▸ **SUPPLIED PASSAGE**

·····

# Squats & Deadlifts Same Day?



## pghkid3 (Oct 3, 2003)

Can u do squats and deadlifts together on your leg day?
I read that deadlifts mainly works the lower back, erector spinae muscle.  The rest of the back exercises such as lat pulldowns and bent over rows mainly work the lats so your would not really be working the same muscles twice if you did deadlifts separately from the rest of your back.


----------



## gr81 (Oct 3, 2003)

you CAN do whatever you want, I wouldn't reccommmend it though. Either way you slice it your lower back will be pre exhausted for one of the exercises and you want all the links in yor chain strong, other wise there will be an imbalance in the lift and other muscles will be forced to make up for it. That is assuming that you will be going intense and heavy on each of course. IMO you are best to split them up, hell alot of people don't even do each in teh same week.


----------



## pghkid3 (Oct 3, 2003)

thx for the reply.   What if I do stiff legged deadlifts, then could I do it with squats?


----------



## P-funk (Oct 3, 2003)

I like to do my stiff leg deadlifts on leg day with my squats.  Sometimes I will substitute the stiff leg deads with sumo deadlifts on leg day because I feel they are a bit easier on the lower back and hit the adductors a lite more.

I like to put my deadlifts (aka romanian deadlifts) in on back day.  The main movement of the deadlift is hip extension, knee extension, plantar flexion and some spinal extension, at the top of the movement.  The erectors really come into play though as you are pulling form the bottom of the movment, as well as the traps.

I agree with gr81 that it is hard to do them in the same day because the lower back will be to fatigued.  It is for this very reason that I always leave at least one day inbetween the days I train legs and back.  Just to make sure my lower back, and hamstrings are completely rested.

peace,
patrick


----------



## pghkid3 (Oct 3, 2003)

*Cool*

Ok thanks man


----------



## Stroyer (Oct 7, 2003)

*Squats/Deads*

I must be the oddball then, I always now train quads and lower back together.

Heavy squats bring into play the lower back to a great degree.

When I was doing lower back with upper back and then doing quads / hams on a different day, I found my lower back was just not recovering 100% between workouts.

I had been stuck at a shitty as dead for years, then on the advice of a PL I started training deads with quads, and I am now pulling my lbs than I ever have in my life!!

At first is a pretty demanding workout, but after a few initial sessions it becomes second nature...

I am not TELLING anyone to try it, BUT if your dead and OR squat has been in a rut, try grouping quads and deads on the same day for a month and see how things go, my bet is both lifts will go up significantly.


----------



## gr81 (Oct 7, 2003)

*Re: Squats/Deads*



> _*Originally posted by Stroyer *_
> I am not TELLING anyone to try it, BUT if your dead and OR squat has been in a rut, try grouping quads and deads on the same day for a month and see how things go, my bet is both lifts will go up significantly.




Too big of an injury risk IMO, not a good idea. You may not realize it but once you prefatigued your lower back doing the dead, other muscles will be forced to deal with more stress during the squat and visa versa, your form will be sacrificed, even a little bit and that can add up over time. You have to play it safe with the lower back, too easy to injure it, and it can be a career ending injury! you say that you plateaued and your lower back wasn't recovering in time and to solve that you just put more stress on your back in a smaller frame of time! sounds pretty stupid to me, how about gicing your back MORE time to recover between lifts, not less?

·····

▸ **EXERCISE DATA**
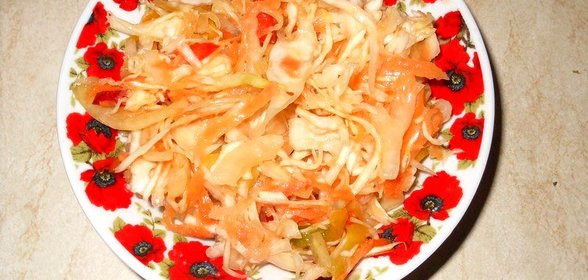 капуста квашенная сладкая с уксусом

·····

Update the squats-and-deadlifts thread starting at "I must be the" and ending at "100% between workouts.", changing "quads" to "quadriceps", and give that part back. The material comes from a source separate from the forum thread.

I must be the oddball then, I always now train quadriceps and lower back together.

Heavy squats bring into play the lower back to a great degree.

When I was doing lower back with upper back and then doing quadriceps / hams on a different day, I found my lower back was just not recovering 100% between workouts.